→ **問題文**: 以下の本文抜粋のうち、「ステージ3は、電子ビームBの」から「字形などとすることができる。」までを一字一句変えずに書き写してください。

図1は、マスクMの表面に電子ビームBを照射して所望のパターンを描画する電子ビーム描画装置を示している。この電子ビーム描画装置は、描画室1と、描画室1の天井部に立設した電子ビーム照射手段たる電子光学鏡筒2とを備えている。
描画室1には、ステージ3が配置されている。そして、ステージ3の上には、マスクMが載置されている。マスクMは、電子ビームの描画対象となる試料の一例であり、例えば、ガラス基板上にクロム膜などの遮光膜とレジスト膜とが積層されたものである。
ステージ3は、電子ビームBの光軸方向と直交するX方向およびY方向に移動可能である。ステージ3の上には、マーク台4が立設されている。マーク台4には、図示されない基準マークが設けられている。基準マークは、電子の反射率がマスクMと同程度の材料を用いて形成されることが好ましい。また、基準マークの形状は、矩形、円形、三角形または十字形などとすることができる。

→ **提供項目**:
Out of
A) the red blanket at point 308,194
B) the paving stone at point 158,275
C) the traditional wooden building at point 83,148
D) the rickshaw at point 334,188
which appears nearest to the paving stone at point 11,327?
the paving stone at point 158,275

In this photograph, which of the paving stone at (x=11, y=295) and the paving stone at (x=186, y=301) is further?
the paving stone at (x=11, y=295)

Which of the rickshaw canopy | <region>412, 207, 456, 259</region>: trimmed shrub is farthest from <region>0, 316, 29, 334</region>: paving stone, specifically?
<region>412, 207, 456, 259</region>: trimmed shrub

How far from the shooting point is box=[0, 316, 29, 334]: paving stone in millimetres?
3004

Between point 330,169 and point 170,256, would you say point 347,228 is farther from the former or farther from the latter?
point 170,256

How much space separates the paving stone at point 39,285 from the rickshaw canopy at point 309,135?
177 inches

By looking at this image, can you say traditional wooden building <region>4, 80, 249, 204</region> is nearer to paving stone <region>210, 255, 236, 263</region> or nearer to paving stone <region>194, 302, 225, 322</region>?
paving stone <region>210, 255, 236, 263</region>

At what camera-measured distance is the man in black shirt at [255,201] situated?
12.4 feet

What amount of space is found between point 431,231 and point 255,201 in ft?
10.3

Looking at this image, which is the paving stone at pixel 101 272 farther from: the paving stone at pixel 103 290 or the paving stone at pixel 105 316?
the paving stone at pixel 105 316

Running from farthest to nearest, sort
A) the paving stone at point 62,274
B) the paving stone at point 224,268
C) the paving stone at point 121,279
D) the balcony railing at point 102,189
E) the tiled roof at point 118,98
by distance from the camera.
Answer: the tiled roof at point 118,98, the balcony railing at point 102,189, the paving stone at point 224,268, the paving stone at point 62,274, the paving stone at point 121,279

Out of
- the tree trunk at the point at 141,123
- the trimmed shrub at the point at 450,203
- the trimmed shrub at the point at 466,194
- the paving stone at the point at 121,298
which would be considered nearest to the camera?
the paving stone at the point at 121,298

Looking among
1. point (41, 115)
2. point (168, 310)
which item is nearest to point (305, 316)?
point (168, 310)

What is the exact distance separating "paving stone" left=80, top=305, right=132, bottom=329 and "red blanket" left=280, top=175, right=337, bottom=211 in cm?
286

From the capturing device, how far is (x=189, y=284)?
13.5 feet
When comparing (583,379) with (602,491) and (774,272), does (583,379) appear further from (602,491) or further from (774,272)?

→ **解答**:
ステージ3は、電子ビームBの光軸方向と直交するX方向およびY方向に移動可能である。ステージ3の上には、マーク台4が立設されている。マーク台4には、図示されない基準マークが設けられている。基準マークは、電子の反射率がマスクMと同程度の材料を用いて形成されることが好ましい。また、基準マークの形状は、矩形、円形、三角形または十字形などとすることができる。